Wolfgang Amadeus MOZART (1756-1791)
Grabmusik, K42/K35a (original 1767 version) [18:14]
Bastien und Bastienne, K50 (original 1768 version, plus second, 1769, version of “Diggi, daggi”) [48:07]
Angel, Bastienne: Anna Maria Richter (soprano); Bastien: Alessandro Fisher (tenor); Colas: Darren Jeffrey (bass-baritone); Soul: Jacques Imbrailo (baritone)
The Mozartists/Ian Page
rec. 2018, Blackheath Concert Halls, Blackheath, London
SIGNUM CLASSICS SIGCD547 [66:24]
I admit to being less than entranced by my only previous encounter with Ian Page and Classical Opera in their recording “The A-Z of Mozart Opera” but respond more positively to this new coupling of early works: the original 1767 version of the Grabmusik and Bastien und Bastienne, also in its original 1768 form, following the discovery in Krakow in the 80’s of the autograph manuscript; we are thus listening to astonishingly accomplished works written by an eleven and twelve-year-old Mozart. The former is a dialogue between the Soul and an Angel meditating upon the nature of Christ’s sacrifice for mankind. It is skilfully played and very competently sung: Jacques Imbralio has a light, flexible baritone although I wish he would not let so many lachrymose, glottal intrusions break his line, presumably introduced for emotive effect, and I find Anna Maria Richter’s soprano to be plaintive and rather wailing in tone, she uses vibrato so sparingly. It is not major music but it is attractively performed. Interestingly, a colourful theory postulates that it written under duress and in camera over a week of solitary confinement, as the young Mozart’s response to the Prince of Salzburg’s challenge to prove he could produce such music unaided.

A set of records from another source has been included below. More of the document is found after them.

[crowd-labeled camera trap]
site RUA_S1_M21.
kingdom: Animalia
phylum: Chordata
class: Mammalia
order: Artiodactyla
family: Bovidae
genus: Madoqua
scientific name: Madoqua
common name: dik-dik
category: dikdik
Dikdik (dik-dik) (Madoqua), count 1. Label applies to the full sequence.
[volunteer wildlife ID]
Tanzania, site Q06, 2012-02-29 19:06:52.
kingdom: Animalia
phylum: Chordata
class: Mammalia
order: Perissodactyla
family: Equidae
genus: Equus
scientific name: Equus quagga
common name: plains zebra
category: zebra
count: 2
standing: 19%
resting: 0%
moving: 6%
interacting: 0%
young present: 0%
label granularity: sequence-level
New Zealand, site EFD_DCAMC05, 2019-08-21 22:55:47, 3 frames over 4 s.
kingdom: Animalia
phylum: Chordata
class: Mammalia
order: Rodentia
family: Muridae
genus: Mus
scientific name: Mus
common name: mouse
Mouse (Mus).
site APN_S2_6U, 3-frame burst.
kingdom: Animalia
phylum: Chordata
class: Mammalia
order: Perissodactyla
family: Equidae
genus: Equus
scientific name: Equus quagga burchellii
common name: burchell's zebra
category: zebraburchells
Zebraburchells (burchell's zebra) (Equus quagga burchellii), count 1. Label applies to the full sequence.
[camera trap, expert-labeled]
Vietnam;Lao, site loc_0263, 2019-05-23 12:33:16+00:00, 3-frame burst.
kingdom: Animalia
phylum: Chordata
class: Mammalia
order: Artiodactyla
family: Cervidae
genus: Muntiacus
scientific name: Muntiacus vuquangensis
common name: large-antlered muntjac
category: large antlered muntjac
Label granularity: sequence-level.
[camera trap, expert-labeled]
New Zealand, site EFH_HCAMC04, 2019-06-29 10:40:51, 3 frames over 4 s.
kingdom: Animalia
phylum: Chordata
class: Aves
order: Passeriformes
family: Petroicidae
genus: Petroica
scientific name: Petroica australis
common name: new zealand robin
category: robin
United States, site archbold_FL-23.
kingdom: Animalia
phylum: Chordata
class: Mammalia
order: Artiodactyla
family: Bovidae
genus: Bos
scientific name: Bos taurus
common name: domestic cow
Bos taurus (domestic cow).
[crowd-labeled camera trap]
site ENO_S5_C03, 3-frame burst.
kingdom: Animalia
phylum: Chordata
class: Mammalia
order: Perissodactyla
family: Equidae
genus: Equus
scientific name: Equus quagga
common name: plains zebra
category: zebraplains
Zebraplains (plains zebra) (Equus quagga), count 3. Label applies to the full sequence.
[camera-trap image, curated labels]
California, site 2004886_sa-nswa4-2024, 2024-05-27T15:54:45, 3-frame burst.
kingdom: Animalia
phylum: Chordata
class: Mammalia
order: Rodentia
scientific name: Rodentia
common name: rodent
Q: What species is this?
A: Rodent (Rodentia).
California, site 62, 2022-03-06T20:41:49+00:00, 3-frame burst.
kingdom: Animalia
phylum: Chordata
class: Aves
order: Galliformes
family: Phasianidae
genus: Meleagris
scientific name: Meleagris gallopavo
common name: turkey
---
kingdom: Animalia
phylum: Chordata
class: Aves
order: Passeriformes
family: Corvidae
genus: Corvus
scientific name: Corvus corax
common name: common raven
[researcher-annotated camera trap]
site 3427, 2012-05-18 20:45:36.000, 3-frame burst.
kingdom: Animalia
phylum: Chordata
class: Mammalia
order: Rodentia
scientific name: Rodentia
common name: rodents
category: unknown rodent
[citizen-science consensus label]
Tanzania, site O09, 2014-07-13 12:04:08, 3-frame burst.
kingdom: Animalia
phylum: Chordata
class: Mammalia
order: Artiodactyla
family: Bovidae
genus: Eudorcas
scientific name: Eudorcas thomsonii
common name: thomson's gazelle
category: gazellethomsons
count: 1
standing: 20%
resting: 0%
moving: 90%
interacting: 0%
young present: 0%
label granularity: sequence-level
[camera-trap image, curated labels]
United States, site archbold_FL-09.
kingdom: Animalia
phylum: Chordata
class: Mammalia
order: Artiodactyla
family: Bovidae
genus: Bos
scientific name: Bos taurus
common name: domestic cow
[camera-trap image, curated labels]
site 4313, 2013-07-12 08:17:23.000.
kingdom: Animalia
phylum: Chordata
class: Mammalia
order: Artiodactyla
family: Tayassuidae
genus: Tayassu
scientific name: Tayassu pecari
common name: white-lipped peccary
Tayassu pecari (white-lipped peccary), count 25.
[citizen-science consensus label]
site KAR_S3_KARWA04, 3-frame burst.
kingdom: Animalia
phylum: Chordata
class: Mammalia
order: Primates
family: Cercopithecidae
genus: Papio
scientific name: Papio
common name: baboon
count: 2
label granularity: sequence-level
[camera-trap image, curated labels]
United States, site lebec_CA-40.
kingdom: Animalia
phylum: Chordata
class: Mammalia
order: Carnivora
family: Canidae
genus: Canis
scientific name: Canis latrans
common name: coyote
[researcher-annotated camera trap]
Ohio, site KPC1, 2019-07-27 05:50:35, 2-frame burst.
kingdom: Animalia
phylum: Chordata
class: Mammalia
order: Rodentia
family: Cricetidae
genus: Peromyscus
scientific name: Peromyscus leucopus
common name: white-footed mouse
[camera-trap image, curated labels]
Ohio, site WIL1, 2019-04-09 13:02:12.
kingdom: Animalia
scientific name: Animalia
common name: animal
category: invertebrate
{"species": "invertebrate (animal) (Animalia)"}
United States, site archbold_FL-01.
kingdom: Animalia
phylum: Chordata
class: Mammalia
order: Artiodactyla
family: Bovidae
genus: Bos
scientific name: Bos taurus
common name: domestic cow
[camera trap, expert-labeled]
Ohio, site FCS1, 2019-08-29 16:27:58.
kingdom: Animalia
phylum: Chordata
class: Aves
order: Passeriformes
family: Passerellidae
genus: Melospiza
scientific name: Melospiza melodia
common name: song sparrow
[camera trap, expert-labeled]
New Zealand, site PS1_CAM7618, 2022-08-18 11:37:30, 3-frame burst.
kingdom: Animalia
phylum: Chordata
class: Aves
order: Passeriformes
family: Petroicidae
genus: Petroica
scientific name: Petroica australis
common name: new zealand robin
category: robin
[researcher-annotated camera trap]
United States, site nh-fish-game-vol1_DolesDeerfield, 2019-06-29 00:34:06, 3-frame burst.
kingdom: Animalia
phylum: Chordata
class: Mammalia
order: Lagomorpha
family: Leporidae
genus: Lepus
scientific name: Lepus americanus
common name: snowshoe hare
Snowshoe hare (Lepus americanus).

Bastien und Bastienne is the sole opera written by Mozart for a private patron for performance in his home and is here given a suitably small-scale consists of predominately short arias interspersed with dialogue. It is a piece of pastoral fluff about the trials of faithless love wherein the lovers are ultimately reconciled via the intervention of a Fortune Teller-come-necromancer; then, as the notes remind us, there are elements of Singspiel, as in Bastien’s threats of suicided, echoing Papageno’s in Die Zauberflöte. The music is light, bubbly and varied, and here sung by appropriately light, flexible and attractive voices. Anna
Maria Richter is pert and pretty and tenor Alessandro Fisher unaffected and sweet of tone. Darren Jeffrey makes a jolly necromancer but his bass-baritone lacks some resonance in its lower regions here. The vibrato-free orchestral playing is alert and detailed
Some listeners might initially be surprised by the apparent omission of the famous spell-casting aria with the nonsense text “Diggi daggi, Schurry, murry”, which here appears in its original incarnation, “Tätzel, Brätzel, Schober, Kober” but the better-known version is featured as an appendix.
The production values here are high: the two discs are in an attractive cardboard digipack containing a booklet with extensive notes and a full German-English libretto. There have been previous recordings of the opera on DG, EMI and Sony, with some big-name singers and performed on larger scale than here, also a Philips version employing three trebles from the Vienna Boys’ Choir, but this is the recording for those who want the most authentic period performance available.